Anchor text is the visible, clickable portion of a hyperlink. For an ordinary visitor it might look like nothing more than a coloured phrase, yet for Google it remains one of the strongest signals about the topic of the destination page. When hundreds of external links point to your site and all of them carry exactly the same wording, search engines treat that pattern as artificial rather than organic. This is the reason every anchor you acquire during a link-building campaign deserves individual thought instead of being cloned from the same template.
Types of anchor text and the weight each one carries
In practice there are several distinct forms of anchor text, and each of them is weighed differently by the search algorithm. Exact match anchors reproduce word for word the keyword you wish to rank for, such as the phrase "cheap hosting" pointing to your hosting page. Partial match anchors wrap that keyword inside a longer phrase, for instance "cheap hosting services in Tashkent". Branded anchors carry the name of your site or company, appearing as sayt.uz or SAYT INFO inside the link. Naked URLs simply expose the full address in the form of https://sayt.uz. Generic anchors include neutral expressions like click here, read more, or this page. Finally, when the link is wrapped around an image, the alt attribute plays the role of an anchor and deserves the same level of attention.
The post-Penguin era and the danger of exact match
Google launched the Penguin algorithm back in 2012 specifically to punish sites that had built their link profiles in artificial ways. In 2016 Penguin became part of the core algorithm, which means every new link is now evaluated in real time rather than during periodic refreshes. That change hit hardest the specialists who had relied on stuffing the same exact-match keyword into every anchor. What used to work — ordering a hundred links with the anchor "best hosting" — now guarantees that the site will be pushed far below the first page of results. In our own observation, one agency arranged fifty backlinks for a client and labelled every single one with the anchor "best SEO services". Within four months the organic traffic of that site dropped by ninety percent, and recovery required six months of disavow filings and rebuilding a more natural link profile from scratch.
What a natural distribution actually looks like
In an organic environment nobody linking to your site bothers to use the exact phrase you happen to be optimising for. People mention the brand, copy the address, or fall back on generic language. A healthy backlink profile therefore tends to follow roughly this distribution: about sixty percent of all incoming anchors are branded mentions, around twenty percent appear as naked URLs, close to ten percent fall into the partial match category, exact match anchors take no more than five percent, and the remaining five percent is shared between generic phrases and miscellaneous forms. These proportions are not a rigid law, yet significant deviations almost always indicate manipulation rather than organic growth. Once the share of exact match anchors crosses twenty percent of your profile, you have entered dangerous territory where algorithmic or manual penalties become a realistic threat.

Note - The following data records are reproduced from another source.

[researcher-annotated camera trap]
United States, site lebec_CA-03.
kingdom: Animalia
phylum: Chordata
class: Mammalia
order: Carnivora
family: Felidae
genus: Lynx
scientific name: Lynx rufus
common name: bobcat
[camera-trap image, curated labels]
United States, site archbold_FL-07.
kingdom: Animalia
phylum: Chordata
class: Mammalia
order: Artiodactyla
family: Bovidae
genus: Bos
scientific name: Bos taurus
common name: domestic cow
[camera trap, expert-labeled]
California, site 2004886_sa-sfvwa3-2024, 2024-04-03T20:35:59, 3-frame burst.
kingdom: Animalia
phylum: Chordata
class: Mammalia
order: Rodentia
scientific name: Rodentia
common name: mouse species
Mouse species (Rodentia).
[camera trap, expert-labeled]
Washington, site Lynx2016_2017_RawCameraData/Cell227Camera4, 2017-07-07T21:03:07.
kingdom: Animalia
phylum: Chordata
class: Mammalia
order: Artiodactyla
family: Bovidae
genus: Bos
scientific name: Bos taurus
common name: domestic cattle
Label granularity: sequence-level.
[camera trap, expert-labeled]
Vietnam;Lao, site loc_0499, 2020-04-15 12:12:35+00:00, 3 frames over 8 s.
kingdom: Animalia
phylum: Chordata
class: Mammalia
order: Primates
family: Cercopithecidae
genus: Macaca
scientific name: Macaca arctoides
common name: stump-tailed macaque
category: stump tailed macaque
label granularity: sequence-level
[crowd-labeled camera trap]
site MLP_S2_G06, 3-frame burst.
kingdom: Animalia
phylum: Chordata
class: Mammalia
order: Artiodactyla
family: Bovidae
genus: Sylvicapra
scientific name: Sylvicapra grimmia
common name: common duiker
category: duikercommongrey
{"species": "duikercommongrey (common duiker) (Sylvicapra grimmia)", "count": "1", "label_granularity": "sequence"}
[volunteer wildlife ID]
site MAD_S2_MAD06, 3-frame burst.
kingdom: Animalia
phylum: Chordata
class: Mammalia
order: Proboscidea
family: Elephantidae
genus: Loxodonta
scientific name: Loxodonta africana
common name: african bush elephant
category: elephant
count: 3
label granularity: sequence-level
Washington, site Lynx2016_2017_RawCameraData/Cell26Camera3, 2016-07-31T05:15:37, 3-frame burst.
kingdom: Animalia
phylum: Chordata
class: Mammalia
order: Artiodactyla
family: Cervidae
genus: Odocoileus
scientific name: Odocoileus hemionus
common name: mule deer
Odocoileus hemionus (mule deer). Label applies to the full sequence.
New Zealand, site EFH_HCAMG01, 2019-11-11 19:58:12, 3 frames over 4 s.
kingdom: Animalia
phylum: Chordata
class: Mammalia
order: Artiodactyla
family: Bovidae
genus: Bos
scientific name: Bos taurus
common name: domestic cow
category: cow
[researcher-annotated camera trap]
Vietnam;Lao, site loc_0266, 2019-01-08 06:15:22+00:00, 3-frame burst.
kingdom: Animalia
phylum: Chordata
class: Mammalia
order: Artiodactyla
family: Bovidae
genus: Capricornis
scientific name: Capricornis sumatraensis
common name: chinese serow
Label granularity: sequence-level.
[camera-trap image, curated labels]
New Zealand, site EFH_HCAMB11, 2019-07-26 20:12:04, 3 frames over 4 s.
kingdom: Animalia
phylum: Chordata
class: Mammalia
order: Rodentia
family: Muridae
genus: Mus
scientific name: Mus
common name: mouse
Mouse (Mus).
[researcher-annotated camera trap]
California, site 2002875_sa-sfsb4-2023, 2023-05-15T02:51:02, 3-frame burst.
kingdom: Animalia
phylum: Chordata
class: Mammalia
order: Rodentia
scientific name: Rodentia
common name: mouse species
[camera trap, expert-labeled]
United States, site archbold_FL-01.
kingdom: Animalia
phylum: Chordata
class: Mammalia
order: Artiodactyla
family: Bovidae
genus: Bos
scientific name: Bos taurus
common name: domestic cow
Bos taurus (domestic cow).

A new approach in the AI-search era of 2026
Search systems built on artificial intelligence, including Google AI Overviews and other generative answer modules, now analyse the semantic meaning of a page far more deeply than they parse a single anchor. This shift means the anchor is no longer the sole signal: the surrounding paragraph, the overall topic of the page and the expertise of the linking domain are all weighed together. In practice a soft phrasing such as "you can review the pricing details" inside a hosting article, pointing to the domain pricing page of sayt.uz, is now correctly interpreted by the AI as a link about domains rather than hosting. Modern strategy therefore moves away from forcing keywords into every anchor and embraces natural, context-aware wording instead. The same principle applies to internal linking: when moving the visitor from one page to another inside your site, the logic of the user journey matters more than keyword density, so anchors should be varied and should never read as if they were inserted under duress.